REQUIRED WORK: Output every one of the following entries verbatim, preserving each line and its order without alteration.

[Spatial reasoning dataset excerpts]
****

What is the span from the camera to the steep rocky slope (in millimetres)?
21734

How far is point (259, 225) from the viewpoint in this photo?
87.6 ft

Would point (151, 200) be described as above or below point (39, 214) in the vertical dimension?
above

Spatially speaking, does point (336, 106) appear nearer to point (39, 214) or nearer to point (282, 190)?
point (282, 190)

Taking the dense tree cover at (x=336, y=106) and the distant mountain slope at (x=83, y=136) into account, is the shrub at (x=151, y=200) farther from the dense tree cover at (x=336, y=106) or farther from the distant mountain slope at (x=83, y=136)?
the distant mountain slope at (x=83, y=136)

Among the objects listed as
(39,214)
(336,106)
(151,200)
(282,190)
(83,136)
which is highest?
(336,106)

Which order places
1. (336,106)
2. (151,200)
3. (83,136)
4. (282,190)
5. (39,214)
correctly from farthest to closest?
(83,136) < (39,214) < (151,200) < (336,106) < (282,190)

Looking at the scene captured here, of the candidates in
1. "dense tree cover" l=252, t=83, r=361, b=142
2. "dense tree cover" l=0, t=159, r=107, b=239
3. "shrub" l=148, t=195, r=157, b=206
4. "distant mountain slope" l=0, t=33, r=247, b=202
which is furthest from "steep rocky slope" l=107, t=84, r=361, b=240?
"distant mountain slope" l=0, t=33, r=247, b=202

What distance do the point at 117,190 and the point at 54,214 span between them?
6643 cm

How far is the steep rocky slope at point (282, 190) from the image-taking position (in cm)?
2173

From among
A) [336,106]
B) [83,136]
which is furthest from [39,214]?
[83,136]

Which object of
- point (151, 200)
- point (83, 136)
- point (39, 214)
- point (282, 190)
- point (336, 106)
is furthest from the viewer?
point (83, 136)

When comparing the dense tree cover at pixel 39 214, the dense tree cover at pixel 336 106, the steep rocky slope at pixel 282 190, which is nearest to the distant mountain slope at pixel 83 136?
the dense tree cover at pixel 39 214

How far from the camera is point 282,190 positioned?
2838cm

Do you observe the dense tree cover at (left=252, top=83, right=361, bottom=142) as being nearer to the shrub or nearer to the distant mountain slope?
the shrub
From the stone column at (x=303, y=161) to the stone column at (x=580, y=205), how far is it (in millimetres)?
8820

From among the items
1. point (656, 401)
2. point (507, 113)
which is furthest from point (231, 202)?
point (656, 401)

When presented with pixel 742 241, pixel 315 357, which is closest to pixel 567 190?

****

ANSWER IN FULL:
What is the span from the camera to the steep rocky slope (in millimetres)?
21734

How far is point (259, 225) from the viewpoint in this photo?
87.6 ft

Would point (151, 200) be described as above or below point (39, 214) in the vertical dimension?
above

Spatially speaking, does point (336, 106) appear nearer to point (39, 214) or nearer to point (282, 190)?
point (282, 190)

Taking the dense tree cover at (x=336, y=106) and the distant mountain slope at (x=83, y=136) into account, is the shrub at (x=151, y=200) farther from the dense tree cover at (x=336, y=106) or farther from the distant mountain slope at (x=83, y=136)?
the distant mountain slope at (x=83, y=136)

Among the objects listed as
(39,214)
(336,106)
(151,200)
(282,190)
(83,136)
which is highest?
(336,106)

Which order places
1. (336,106)
2. (151,200)
3. (83,136)
4. (282,190)
5. (39,214)
correctly from farthest to closest?
(83,136) < (39,214) < (151,200) < (336,106) < (282,190)

Looking at the scene captured here, of the candidates in
1. "dense tree cover" l=252, t=83, r=361, b=142
2. "dense tree cover" l=0, t=159, r=107, b=239
3. "shrub" l=148, t=195, r=157, b=206
4. "distant mountain slope" l=0, t=33, r=247, b=202
which is furthest from "steep rocky slope" l=107, t=84, r=361, b=240?
"distant mountain slope" l=0, t=33, r=247, b=202

What distance do the point at 117,190 and the point at 54,214 span between them?
6643 cm

How far is the steep rocky slope at point (282, 190) from the image-taking position (in cm)?
2173

From among
A) [336,106]
B) [83,136]
which is furthest from [39,214]?
[83,136]

Which object of
- point (151, 200)
- point (83, 136)
- point (39, 214)
- point (282, 190)
- point (336, 106)
is furthest from the viewer?
point (83, 136)

When comparing the dense tree cover at pixel 39 214, the dense tree cover at pixel 336 106, the steep rocky slope at pixel 282 190, which is nearest to the distant mountain slope at pixel 83 136?
the dense tree cover at pixel 39 214

How far from the camera is point 282,190 positioned?
2838cm

Do you observe the dense tree cover at (left=252, top=83, right=361, bottom=142) as being nearer to the shrub or nearer to the distant mountain slope?
the shrub
From the stone column at (x=303, y=161) to the stone column at (x=580, y=205), how far is it (in millimetres)?
8820

From among the items
1. point (656, 401)
2. point (507, 113)
which is furthest from point (231, 202)?
point (656, 401)

When presented with pixel 742 241, pixel 315 357, which is closest to pixel 567 190?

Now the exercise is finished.